### GIVEN TASK
Gather every line from the rows below that contains the string "nucleus". Matching is case-sensitive, so a line with the same letters in a different case does not qualify.

### RECORDS SUPPLIED
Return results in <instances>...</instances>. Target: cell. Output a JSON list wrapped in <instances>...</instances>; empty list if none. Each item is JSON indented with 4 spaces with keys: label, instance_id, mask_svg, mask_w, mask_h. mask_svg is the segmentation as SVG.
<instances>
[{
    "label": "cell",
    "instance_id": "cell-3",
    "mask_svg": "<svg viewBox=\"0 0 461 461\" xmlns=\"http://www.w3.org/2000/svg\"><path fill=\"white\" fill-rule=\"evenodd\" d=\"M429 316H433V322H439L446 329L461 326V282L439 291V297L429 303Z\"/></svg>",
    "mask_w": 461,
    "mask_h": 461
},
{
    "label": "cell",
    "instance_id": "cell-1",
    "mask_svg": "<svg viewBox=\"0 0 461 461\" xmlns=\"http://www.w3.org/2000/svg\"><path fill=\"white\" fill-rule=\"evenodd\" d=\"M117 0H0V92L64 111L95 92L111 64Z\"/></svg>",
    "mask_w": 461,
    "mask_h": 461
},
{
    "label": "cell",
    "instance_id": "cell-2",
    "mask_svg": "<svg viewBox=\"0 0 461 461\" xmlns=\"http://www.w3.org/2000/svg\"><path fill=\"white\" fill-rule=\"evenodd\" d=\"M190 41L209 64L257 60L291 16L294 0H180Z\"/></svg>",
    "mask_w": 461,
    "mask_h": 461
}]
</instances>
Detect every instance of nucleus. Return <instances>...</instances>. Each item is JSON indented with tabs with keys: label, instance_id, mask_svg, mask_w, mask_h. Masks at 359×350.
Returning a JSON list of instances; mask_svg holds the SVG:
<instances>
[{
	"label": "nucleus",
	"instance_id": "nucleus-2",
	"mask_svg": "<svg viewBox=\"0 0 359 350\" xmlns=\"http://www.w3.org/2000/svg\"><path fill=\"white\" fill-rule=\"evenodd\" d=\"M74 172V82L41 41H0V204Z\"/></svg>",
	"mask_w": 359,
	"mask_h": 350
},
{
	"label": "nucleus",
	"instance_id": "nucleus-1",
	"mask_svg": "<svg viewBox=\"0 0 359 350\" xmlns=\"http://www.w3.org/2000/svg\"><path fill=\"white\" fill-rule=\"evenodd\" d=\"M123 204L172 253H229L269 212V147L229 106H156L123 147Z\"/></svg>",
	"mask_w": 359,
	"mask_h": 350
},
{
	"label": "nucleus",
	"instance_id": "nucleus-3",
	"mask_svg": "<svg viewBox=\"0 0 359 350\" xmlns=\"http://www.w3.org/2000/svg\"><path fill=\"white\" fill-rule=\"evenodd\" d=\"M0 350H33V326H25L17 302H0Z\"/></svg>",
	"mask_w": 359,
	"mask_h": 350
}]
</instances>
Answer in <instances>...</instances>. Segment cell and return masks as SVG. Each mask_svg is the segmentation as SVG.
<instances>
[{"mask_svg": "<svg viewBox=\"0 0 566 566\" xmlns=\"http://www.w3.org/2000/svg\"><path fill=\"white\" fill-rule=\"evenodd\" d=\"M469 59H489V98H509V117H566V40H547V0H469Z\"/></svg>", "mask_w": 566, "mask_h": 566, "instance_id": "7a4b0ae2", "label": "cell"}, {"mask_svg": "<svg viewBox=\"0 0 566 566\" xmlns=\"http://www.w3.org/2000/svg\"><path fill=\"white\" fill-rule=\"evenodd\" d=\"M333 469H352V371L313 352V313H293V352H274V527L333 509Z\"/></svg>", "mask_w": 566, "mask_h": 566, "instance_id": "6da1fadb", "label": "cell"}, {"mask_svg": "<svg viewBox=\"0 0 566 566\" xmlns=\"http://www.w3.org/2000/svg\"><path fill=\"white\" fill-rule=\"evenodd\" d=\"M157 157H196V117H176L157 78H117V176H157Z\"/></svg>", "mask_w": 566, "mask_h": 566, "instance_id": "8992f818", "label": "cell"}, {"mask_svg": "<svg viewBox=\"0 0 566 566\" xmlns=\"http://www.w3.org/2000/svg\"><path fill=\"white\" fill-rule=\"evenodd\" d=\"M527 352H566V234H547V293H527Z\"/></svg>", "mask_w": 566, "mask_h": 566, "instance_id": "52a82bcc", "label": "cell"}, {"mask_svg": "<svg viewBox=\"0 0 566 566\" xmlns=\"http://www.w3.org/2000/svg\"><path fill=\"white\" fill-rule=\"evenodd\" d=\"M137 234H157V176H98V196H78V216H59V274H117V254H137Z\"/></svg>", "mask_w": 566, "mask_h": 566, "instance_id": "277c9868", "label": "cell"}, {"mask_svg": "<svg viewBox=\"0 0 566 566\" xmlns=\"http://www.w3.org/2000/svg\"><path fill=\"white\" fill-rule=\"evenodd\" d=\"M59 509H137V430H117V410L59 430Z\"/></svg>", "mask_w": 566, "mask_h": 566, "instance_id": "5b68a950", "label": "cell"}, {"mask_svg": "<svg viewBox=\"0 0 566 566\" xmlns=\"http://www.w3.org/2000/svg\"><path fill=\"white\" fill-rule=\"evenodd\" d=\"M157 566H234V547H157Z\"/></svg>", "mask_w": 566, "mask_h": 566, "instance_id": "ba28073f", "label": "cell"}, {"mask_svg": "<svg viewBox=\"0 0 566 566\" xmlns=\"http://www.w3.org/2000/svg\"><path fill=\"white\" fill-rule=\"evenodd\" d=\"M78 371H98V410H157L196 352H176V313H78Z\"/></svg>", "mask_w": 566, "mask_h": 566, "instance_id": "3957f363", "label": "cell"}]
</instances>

### TASK SOLUTION
Detect every instance of nucleus. Return <instances>...</instances>. Each item is JSON indented with tabs with keys: label, instance_id, mask_svg, mask_w, mask_h. Masks at 359×350.
	"label": "nucleus",
	"instance_id": "nucleus-2",
	"label": "nucleus",
	"instance_id": "nucleus-1",
	"label": "nucleus",
	"instance_id": "nucleus-3",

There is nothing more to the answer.